A crise actual impõe também que se retorne a uma divisão clara e nítida das actividades entre a economia real e a financeira. A mistura dos tipos de actividades que foi autorizada entre os bancos de investimento, de depósito e de seguro estão na origem da queda do banco franco-belga Dexia, assim como do segurador americano AIG. porque os seus dirigentes quiseram desenvolver-se também na actividade de assegurar os investidores contra as perdas especulativas. A crise actual impõe também proibir aos actores financeiros como os hedge funds (fundos especulativos) que andem a especular nos mercados. A loucura da especulação não poderia ser detida sem um enquadramento rigoroso das formas de remuneração dos operadores na alta finança, que só conhecem - -quer ganhem quer percam - apenas as suas comissões, os seus bónus! Mas o que é mais importante, será fazer com que estas interdições sejam respeitadas. Onde é que estavam os poderes públicos e as famosas autoridades reguladoras supostamente independentes? As autoridades de supervisão do sector financeiro (Autoridade dos mercados financeiros, Comissão bancária, Banco de França,) são dirigidos por personalidades procedentes do mundo financeiro. E o seu interesse está ligado ao das pessoas que supervisionam. O resultado, é que não controlam nada. É por conseguinte necessário alterar o modo de nomeação destes responsáveis. É necessário uma presença dos deputados, representantes de assalariados, de pequenos accionistas, dos clientes dos bancos nestas instâncias, verdadeiros braços armados das políticas.

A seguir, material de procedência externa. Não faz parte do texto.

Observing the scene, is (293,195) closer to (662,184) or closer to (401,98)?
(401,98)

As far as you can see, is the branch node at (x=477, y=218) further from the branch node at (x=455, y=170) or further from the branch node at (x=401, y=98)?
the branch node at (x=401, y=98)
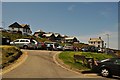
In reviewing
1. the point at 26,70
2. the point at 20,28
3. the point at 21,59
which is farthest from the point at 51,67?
the point at 20,28

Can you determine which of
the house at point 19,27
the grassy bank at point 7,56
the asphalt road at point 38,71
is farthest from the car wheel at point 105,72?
the house at point 19,27

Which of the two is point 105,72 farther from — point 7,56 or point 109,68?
point 7,56

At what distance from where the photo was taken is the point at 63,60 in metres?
24.6

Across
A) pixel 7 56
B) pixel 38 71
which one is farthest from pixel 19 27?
pixel 38 71

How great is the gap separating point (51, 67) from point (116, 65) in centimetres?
516

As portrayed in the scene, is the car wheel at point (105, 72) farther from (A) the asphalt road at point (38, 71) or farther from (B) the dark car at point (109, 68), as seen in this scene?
(A) the asphalt road at point (38, 71)

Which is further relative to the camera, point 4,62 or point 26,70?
point 4,62

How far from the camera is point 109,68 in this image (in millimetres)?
18766

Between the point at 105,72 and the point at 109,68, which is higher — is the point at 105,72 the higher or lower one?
the lower one

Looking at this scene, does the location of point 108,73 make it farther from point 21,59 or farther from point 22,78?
point 21,59

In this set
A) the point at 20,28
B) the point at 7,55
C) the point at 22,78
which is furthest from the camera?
the point at 20,28

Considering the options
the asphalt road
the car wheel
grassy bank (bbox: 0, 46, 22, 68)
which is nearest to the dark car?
the car wheel

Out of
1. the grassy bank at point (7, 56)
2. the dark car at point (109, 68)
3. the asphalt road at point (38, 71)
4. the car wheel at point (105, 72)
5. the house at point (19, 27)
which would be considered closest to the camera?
the asphalt road at point (38, 71)

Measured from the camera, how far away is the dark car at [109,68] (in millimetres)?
18453
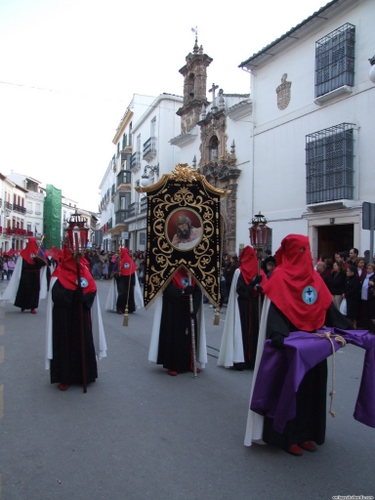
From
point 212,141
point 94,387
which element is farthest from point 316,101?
point 94,387

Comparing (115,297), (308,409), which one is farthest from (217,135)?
(308,409)

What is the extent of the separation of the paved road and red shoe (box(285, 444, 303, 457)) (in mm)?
49

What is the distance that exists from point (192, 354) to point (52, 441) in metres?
2.62

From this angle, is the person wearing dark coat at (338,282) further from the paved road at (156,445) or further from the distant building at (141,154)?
the distant building at (141,154)

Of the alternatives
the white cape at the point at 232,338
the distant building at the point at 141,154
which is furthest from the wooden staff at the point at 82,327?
the distant building at the point at 141,154

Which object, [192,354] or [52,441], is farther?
[192,354]

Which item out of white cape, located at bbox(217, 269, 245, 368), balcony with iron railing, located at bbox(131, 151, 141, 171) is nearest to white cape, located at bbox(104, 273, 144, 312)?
white cape, located at bbox(217, 269, 245, 368)

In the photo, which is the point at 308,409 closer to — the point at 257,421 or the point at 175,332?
the point at 257,421

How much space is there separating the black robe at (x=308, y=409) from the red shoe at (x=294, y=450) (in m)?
0.04

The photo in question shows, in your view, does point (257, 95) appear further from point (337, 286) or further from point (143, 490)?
point (143, 490)

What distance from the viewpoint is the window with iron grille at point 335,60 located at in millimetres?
13438

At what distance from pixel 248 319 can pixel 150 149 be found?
86.6ft

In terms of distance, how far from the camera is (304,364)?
3381mm

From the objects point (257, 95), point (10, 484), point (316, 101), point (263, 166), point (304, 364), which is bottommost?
point (10, 484)
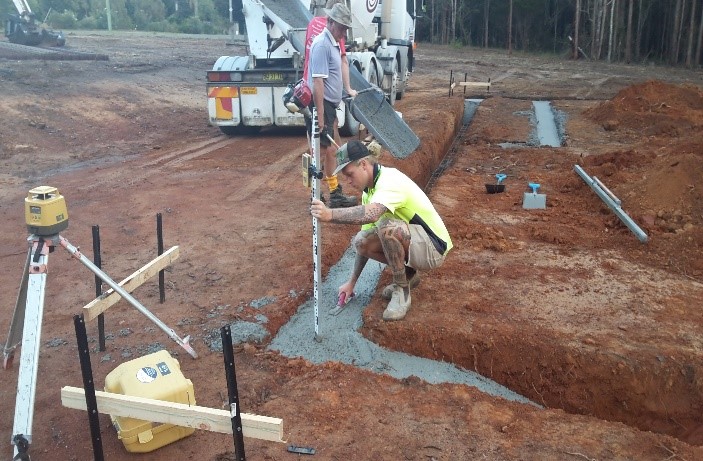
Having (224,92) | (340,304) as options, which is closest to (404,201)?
(340,304)

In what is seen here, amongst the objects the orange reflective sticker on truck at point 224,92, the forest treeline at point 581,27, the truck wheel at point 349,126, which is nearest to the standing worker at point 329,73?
the truck wheel at point 349,126

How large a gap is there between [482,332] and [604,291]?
1.34 meters

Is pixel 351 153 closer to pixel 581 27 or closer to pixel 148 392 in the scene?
pixel 148 392

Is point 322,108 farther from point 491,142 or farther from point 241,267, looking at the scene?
point 491,142

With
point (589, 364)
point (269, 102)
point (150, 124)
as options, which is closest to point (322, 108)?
point (589, 364)

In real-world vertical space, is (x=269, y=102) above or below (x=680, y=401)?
above

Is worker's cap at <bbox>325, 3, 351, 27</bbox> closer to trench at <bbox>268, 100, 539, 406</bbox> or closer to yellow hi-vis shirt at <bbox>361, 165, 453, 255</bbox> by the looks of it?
yellow hi-vis shirt at <bbox>361, 165, 453, 255</bbox>

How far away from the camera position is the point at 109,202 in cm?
742

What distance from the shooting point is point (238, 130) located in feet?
37.6

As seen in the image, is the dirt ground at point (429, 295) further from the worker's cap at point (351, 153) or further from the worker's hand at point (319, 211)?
the worker's cap at point (351, 153)

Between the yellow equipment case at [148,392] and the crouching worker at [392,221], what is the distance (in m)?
1.32

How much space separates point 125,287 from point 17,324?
2.01 feet

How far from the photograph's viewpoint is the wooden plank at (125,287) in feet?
11.7

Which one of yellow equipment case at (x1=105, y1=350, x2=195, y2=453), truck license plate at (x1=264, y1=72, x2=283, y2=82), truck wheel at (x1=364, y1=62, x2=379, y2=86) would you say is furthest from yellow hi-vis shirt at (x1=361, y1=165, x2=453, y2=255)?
truck wheel at (x1=364, y1=62, x2=379, y2=86)
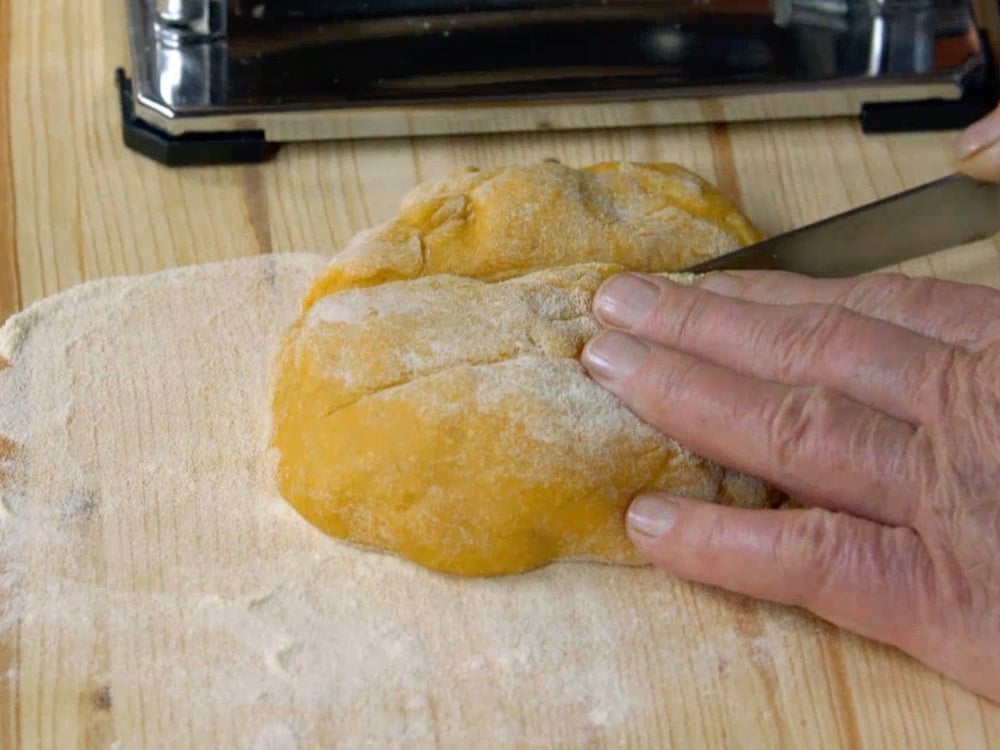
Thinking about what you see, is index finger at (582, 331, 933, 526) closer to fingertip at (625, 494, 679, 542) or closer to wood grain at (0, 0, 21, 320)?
fingertip at (625, 494, 679, 542)

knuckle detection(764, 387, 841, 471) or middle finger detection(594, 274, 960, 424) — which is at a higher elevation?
middle finger detection(594, 274, 960, 424)

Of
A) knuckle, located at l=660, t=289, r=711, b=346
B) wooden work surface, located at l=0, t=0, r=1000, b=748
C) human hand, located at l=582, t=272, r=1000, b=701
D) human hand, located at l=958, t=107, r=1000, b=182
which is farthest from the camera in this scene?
wooden work surface, located at l=0, t=0, r=1000, b=748

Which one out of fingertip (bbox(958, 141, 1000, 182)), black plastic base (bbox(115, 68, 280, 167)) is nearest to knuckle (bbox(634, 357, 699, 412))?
fingertip (bbox(958, 141, 1000, 182))

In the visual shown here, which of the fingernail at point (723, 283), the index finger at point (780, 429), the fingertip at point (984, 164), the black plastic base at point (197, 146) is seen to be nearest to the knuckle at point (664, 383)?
the index finger at point (780, 429)

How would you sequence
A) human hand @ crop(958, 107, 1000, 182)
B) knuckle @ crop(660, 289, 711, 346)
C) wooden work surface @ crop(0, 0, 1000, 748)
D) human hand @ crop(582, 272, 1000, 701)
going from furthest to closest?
wooden work surface @ crop(0, 0, 1000, 748) < human hand @ crop(958, 107, 1000, 182) < knuckle @ crop(660, 289, 711, 346) < human hand @ crop(582, 272, 1000, 701)

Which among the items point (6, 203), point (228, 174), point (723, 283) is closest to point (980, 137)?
Result: point (723, 283)

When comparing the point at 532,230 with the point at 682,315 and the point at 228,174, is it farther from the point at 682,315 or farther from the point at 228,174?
the point at 228,174

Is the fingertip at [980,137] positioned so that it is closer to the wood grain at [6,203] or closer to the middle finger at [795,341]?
the middle finger at [795,341]
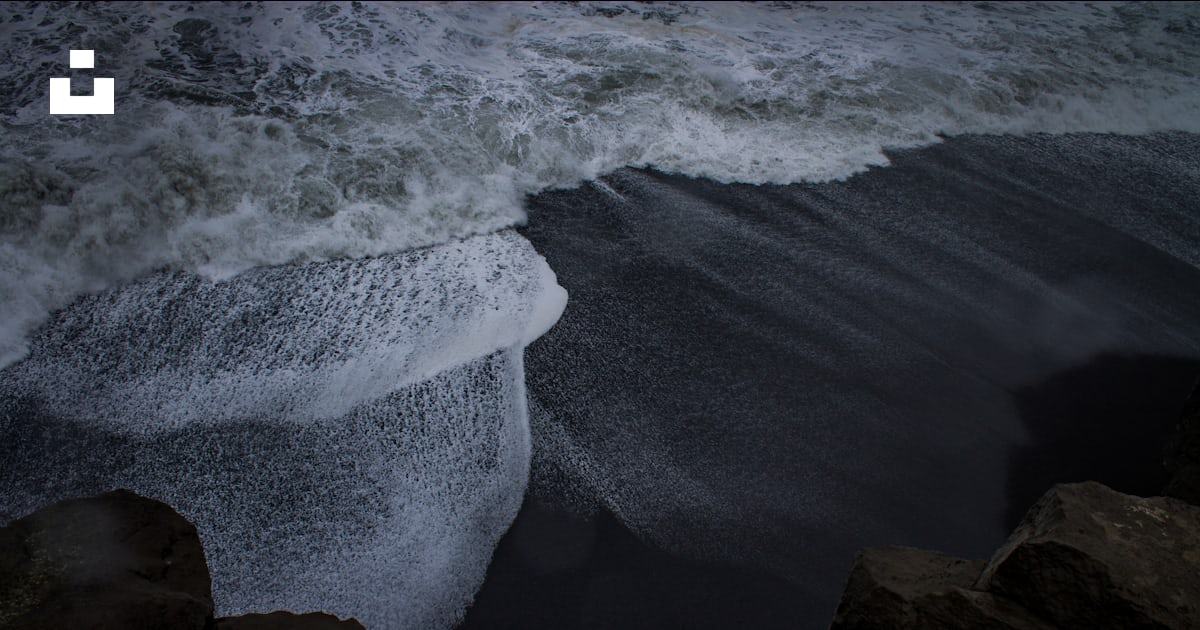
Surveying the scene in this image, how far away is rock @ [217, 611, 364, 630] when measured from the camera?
6.11ft

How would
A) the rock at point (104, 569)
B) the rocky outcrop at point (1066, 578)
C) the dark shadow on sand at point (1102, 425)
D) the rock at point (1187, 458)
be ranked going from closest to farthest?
the rock at point (104, 569) < the rocky outcrop at point (1066, 578) < the rock at point (1187, 458) < the dark shadow on sand at point (1102, 425)

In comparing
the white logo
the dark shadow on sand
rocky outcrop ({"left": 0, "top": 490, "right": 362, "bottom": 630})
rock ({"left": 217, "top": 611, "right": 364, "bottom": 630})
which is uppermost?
the dark shadow on sand

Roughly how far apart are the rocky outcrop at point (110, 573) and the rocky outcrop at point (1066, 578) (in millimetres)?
1511

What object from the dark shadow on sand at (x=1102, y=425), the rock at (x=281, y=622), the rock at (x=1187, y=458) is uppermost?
the rock at (x=1187, y=458)

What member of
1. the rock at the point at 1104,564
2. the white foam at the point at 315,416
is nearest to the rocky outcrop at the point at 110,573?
the white foam at the point at 315,416

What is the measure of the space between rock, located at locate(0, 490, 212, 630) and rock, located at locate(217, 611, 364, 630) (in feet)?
0.38

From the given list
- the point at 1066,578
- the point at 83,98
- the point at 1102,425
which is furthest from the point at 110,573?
the point at 83,98

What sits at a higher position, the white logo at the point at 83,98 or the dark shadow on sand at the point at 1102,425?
the dark shadow on sand at the point at 1102,425

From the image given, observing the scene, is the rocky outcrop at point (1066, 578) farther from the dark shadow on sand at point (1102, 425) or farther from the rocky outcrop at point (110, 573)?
the rocky outcrop at point (110, 573)

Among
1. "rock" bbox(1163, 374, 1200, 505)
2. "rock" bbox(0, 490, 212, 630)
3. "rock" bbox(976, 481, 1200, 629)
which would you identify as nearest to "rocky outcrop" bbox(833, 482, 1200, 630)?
"rock" bbox(976, 481, 1200, 629)

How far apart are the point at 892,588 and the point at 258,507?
7.29 ft

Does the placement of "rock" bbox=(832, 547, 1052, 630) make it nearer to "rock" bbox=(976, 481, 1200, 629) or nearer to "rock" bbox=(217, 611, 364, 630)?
"rock" bbox=(976, 481, 1200, 629)

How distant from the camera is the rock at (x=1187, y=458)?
8.27ft

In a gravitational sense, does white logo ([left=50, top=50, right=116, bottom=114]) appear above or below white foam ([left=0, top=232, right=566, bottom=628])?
below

Uma vez este sector posto sob controlo, é necessário imaginar um outro meio para financiar a economia. Não é anormal que, numa economia de mercado, certos sectores estejam sujeitos a um monopólio público, quando o sector privado mostrou que era incapaz de cumprir a sua tarefa. A finança é este sector. E vê-se o risco que existe por se confiar a instituições privadas o cuidado de financiar toda a actividade económica de um país. As fontes de crédito secam-se e a economia corre o risco de parar. Como mostram-no as práticas do micro crédito, seria por conseguinte saudável confiar a instituições com fins não lucrativos a distribuição do crédito. A criação de um serviço público do crédito, que seja gerido pela Caísse des Dépôts et Consignations, uma instituição sólida que soube permanecer afastada da especulação, poderia responder às necessidades de financiamento da economia.
A crise mostra também que o dogma liberal subjacente à construção europeia não protege nem o cidadão nem a economia. Que sentido tem hoje os termos de livre concorrência ou a proibição dos auxílios estatais quando tudo está a desabar? Para que serve um Banco Central Europeu obcecado por uma inflação que não sabe jugular, e um crescimento em quese empenhou em abafar?
Os cidadãos aceitarão uma Europa reforçada se sabem que as instituições os beneficiam e não apenas ao mundo da finança. A hora não é mais para as medidas tímidas, do laisser-faire, para a fatalidade do mundo da finança como este vai. A política deve rearmar-se e aproveitar o desmoronamento da finança para impor as suas regras do jogo e sem medo. E não deve contentar-se em passar para a caixa registadora como sempre o fez, em virtude do bom e velho provérbio que quer que se privatize os lucros e que se socializem os prejuízos."